EXERCISE AIM: Reproduce the items word for word, from the first line through the line containing "fly's thorax l=459, t=344, r=588, b=477, yellow", including both ends.

INPUT ROWS:
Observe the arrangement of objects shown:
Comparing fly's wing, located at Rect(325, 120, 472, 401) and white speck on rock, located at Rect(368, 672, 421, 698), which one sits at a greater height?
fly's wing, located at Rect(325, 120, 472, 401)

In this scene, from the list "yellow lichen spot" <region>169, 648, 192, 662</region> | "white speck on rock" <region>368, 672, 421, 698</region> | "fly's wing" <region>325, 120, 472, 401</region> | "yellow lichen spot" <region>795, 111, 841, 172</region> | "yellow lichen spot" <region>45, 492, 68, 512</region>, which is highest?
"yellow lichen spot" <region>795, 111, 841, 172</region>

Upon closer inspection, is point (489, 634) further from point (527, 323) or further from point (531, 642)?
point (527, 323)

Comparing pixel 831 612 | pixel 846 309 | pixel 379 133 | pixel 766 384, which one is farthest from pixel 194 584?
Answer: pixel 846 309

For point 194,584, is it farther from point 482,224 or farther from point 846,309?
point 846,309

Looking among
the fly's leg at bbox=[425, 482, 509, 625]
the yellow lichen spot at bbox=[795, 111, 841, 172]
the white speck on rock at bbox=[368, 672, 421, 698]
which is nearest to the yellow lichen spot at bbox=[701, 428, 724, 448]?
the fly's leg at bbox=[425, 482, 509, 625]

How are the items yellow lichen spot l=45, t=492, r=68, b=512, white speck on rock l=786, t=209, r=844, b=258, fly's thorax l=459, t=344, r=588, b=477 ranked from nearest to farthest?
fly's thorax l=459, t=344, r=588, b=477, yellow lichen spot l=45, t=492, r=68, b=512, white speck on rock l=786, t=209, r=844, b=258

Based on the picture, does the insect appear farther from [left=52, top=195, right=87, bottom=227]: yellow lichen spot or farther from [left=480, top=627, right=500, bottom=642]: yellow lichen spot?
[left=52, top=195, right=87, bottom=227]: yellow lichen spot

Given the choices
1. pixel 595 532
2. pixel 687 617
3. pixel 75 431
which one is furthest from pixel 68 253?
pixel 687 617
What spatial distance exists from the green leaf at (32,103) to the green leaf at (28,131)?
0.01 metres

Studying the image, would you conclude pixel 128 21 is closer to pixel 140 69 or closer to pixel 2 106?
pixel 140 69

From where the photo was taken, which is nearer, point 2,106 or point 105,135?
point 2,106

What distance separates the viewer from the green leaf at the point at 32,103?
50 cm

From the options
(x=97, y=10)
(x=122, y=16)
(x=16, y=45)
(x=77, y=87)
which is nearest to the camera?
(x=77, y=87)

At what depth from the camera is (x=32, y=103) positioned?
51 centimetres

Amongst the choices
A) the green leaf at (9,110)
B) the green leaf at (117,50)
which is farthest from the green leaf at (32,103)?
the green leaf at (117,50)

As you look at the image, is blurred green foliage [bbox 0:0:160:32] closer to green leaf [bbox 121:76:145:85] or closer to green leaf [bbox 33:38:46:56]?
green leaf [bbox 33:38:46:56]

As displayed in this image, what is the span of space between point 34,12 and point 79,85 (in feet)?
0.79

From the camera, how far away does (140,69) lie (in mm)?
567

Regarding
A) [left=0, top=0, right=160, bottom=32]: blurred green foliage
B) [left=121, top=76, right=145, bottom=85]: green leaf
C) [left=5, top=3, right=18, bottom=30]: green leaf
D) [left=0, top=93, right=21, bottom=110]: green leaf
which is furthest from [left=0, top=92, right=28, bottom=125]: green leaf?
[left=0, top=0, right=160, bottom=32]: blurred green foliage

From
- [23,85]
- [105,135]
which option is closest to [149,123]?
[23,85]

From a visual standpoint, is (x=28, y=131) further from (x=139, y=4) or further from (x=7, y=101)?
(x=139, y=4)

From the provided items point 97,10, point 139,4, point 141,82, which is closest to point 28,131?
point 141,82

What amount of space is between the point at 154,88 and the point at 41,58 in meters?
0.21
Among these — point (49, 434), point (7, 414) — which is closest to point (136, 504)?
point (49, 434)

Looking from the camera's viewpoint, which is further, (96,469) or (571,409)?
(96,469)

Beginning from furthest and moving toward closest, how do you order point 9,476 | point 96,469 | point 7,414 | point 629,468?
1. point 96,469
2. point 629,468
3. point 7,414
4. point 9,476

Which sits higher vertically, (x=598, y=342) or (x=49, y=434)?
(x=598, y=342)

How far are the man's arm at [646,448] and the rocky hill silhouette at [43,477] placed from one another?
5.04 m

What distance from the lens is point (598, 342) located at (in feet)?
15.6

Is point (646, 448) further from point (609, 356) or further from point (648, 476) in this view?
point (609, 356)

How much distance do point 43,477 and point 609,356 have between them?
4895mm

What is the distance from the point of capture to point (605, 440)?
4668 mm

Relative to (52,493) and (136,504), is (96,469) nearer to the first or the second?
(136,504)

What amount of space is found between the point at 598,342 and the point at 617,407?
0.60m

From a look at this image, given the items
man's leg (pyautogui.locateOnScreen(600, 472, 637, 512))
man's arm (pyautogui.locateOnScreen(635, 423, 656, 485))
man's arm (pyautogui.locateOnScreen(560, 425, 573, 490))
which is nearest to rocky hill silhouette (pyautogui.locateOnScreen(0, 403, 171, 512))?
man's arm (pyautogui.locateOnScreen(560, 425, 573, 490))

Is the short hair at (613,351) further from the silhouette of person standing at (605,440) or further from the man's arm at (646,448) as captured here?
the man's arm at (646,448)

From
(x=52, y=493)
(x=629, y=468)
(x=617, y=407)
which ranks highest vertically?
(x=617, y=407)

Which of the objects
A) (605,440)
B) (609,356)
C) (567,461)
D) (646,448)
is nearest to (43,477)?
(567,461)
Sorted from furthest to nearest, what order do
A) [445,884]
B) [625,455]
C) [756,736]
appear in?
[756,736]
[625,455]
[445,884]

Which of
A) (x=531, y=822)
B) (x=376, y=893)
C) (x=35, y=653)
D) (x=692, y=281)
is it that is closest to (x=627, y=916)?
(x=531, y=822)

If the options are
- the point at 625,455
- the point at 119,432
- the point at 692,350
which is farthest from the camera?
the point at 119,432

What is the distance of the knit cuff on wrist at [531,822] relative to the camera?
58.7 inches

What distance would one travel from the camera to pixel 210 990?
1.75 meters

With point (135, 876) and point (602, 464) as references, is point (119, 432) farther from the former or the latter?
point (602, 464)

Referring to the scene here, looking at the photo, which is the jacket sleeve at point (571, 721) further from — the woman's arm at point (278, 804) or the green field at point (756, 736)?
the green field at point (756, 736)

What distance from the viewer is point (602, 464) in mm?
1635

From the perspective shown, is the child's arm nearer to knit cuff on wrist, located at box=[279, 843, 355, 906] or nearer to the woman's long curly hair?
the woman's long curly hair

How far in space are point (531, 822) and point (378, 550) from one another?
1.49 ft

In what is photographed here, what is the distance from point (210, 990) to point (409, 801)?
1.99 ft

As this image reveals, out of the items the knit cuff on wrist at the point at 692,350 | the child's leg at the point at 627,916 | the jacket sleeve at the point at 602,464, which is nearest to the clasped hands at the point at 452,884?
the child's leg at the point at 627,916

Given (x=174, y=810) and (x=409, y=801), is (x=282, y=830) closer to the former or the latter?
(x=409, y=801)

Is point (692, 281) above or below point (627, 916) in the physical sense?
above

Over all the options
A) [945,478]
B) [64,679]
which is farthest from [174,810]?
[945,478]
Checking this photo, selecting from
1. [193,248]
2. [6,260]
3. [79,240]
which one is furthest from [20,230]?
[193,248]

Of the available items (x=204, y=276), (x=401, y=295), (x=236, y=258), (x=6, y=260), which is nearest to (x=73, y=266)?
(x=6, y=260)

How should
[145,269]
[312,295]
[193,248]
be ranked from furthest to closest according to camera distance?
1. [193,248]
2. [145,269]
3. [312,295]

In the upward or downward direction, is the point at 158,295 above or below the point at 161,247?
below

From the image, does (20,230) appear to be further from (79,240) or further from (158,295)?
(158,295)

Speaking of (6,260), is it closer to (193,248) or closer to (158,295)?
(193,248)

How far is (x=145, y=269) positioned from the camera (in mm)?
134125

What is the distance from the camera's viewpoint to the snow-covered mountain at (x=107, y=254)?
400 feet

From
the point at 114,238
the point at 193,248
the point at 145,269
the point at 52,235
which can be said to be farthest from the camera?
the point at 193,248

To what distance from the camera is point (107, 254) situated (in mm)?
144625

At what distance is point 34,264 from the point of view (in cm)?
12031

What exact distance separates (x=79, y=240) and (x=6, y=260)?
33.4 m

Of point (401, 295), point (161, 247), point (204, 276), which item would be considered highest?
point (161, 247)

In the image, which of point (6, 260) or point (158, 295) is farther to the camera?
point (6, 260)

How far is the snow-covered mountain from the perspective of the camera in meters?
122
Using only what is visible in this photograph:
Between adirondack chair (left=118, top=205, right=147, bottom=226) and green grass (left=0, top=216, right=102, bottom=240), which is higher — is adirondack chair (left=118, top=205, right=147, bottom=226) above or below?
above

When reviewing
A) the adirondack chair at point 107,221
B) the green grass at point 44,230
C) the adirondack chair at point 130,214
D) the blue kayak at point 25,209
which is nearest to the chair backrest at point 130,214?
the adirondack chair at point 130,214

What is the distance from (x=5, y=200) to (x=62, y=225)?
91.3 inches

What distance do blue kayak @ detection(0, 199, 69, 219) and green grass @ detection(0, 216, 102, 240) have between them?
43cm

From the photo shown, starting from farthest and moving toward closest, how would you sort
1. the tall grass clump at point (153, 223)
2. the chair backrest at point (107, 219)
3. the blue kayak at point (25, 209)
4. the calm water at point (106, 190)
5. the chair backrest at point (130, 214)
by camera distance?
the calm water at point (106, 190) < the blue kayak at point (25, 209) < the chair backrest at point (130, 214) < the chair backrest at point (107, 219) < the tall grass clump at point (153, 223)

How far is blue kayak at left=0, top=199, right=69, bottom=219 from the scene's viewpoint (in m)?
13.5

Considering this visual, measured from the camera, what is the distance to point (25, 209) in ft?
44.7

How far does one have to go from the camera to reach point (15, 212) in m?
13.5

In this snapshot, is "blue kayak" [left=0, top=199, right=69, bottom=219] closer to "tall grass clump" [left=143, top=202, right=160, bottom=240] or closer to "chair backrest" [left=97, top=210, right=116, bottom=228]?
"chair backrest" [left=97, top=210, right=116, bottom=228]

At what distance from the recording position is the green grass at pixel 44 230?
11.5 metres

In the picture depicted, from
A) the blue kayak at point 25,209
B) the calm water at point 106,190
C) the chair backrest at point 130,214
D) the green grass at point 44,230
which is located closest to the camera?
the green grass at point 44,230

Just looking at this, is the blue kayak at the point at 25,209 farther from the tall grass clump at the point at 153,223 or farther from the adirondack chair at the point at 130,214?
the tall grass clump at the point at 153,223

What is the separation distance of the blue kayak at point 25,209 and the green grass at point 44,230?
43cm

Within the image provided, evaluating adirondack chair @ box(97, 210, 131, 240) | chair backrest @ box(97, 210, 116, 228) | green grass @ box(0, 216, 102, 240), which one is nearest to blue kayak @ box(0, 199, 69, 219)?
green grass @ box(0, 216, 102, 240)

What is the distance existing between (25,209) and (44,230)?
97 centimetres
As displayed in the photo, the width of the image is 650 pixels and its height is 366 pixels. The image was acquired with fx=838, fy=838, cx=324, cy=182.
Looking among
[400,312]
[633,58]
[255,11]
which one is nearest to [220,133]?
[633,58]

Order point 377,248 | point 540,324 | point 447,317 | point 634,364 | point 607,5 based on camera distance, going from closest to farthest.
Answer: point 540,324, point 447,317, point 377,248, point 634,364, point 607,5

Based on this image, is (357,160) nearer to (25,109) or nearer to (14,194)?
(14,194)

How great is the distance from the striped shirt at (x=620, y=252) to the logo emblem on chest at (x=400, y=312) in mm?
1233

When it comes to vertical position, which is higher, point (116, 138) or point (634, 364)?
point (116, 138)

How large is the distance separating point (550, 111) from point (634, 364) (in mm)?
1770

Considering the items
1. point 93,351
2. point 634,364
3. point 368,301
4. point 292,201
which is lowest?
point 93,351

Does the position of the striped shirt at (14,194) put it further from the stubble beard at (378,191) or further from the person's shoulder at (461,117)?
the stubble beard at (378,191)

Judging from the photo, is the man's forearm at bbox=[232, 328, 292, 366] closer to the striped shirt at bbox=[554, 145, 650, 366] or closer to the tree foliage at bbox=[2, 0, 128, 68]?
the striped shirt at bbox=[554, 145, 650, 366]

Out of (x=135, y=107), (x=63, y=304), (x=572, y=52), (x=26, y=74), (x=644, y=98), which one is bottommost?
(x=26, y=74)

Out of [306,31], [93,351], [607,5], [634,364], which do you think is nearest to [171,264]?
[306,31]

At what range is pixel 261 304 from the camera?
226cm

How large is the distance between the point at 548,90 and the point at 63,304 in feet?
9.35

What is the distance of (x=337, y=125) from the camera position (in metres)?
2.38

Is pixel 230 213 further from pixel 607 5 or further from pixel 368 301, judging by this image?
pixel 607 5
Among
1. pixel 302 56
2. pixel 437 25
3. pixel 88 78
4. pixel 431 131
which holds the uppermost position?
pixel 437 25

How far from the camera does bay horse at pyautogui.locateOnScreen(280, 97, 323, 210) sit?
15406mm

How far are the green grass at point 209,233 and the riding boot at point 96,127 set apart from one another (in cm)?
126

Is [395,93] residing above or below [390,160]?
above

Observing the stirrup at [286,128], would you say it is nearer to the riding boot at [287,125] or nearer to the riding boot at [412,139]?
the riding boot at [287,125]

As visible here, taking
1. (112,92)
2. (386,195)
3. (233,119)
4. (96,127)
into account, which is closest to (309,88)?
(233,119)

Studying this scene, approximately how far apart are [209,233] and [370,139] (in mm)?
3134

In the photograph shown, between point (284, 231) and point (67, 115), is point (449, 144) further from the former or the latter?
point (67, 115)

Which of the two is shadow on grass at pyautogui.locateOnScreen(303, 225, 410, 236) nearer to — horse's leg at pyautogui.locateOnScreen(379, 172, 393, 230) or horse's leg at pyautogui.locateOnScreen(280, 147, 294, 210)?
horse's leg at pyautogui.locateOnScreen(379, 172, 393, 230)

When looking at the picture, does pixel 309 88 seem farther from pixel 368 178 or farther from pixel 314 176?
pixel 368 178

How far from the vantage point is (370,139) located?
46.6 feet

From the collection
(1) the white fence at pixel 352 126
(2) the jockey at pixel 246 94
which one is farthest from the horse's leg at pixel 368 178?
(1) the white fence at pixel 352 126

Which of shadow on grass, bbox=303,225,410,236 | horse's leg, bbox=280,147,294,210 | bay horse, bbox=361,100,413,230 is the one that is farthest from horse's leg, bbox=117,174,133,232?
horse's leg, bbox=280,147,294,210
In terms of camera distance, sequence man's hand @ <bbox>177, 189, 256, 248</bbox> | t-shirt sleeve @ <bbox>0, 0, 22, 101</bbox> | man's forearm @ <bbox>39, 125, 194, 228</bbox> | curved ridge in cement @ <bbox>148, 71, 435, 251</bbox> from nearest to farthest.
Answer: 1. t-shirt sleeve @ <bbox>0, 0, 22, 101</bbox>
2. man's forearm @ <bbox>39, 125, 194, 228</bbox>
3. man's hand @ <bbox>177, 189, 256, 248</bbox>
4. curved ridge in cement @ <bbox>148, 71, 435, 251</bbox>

RESULT OF THIS EXERCISE:
Observe the arrangement of objects shown:
Comparing fly's wing, located at Rect(325, 120, 472, 401) and white speck on rock, located at Rect(368, 672, 421, 698), which one sits at a greater height?
fly's wing, located at Rect(325, 120, 472, 401)

In this scene, from the list "yellow lichen spot" <region>169, 648, 192, 662</region> | "white speck on rock" <region>368, 672, 421, 698</region> | "fly's wing" <region>325, 120, 472, 401</region> | "yellow lichen spot" <region>795, 111, 841, 172</region> | "yellow lichen spot" <region>45, 492, 68, 512</region>, which is highest?
"yellow lichen spot" <region>795, 111, 841, 172</region>

Upon closer inspection, is point (489, 634) further from point (527, 323) or further from point (531, 642)?
point (527, 323)

Comparing pixel 831 612 | pixel 846 309 | pixel 379 133 | pixel 766 384, which one is farthest from pixel 194 584?
Answer: pixel 846 309

For point 194,584, is it farther from point 482,224 or farther from point 846,309?
point 846,309

Looking among
the fly's leg at bbox=[425, 482, 509, 625]
the yellow lichen spot at bbox=[795, 111, 841, 172]
the white speck on rock at bbox=[368, 672, 421, 698]
which is nearest to the yellow lichen spot at bbox=[701, 428, 724, 448]?
the fly's leg at bbox=[425, 482, 509, 625]

How are the items yellow lichen spot l=45, t=492, r=68, b=512, white speck on rock l=786, t=209, r=844, b=258, fly's thorax l=459, t=344, r=588, b=477 ranked from nearest to farthest?
fly's thorax l=459, t=344, r=588, b=477, yellow lichen spot l=45, t=492, r=68, b=512, white speck on rock l=786, t=209, r=844, b=258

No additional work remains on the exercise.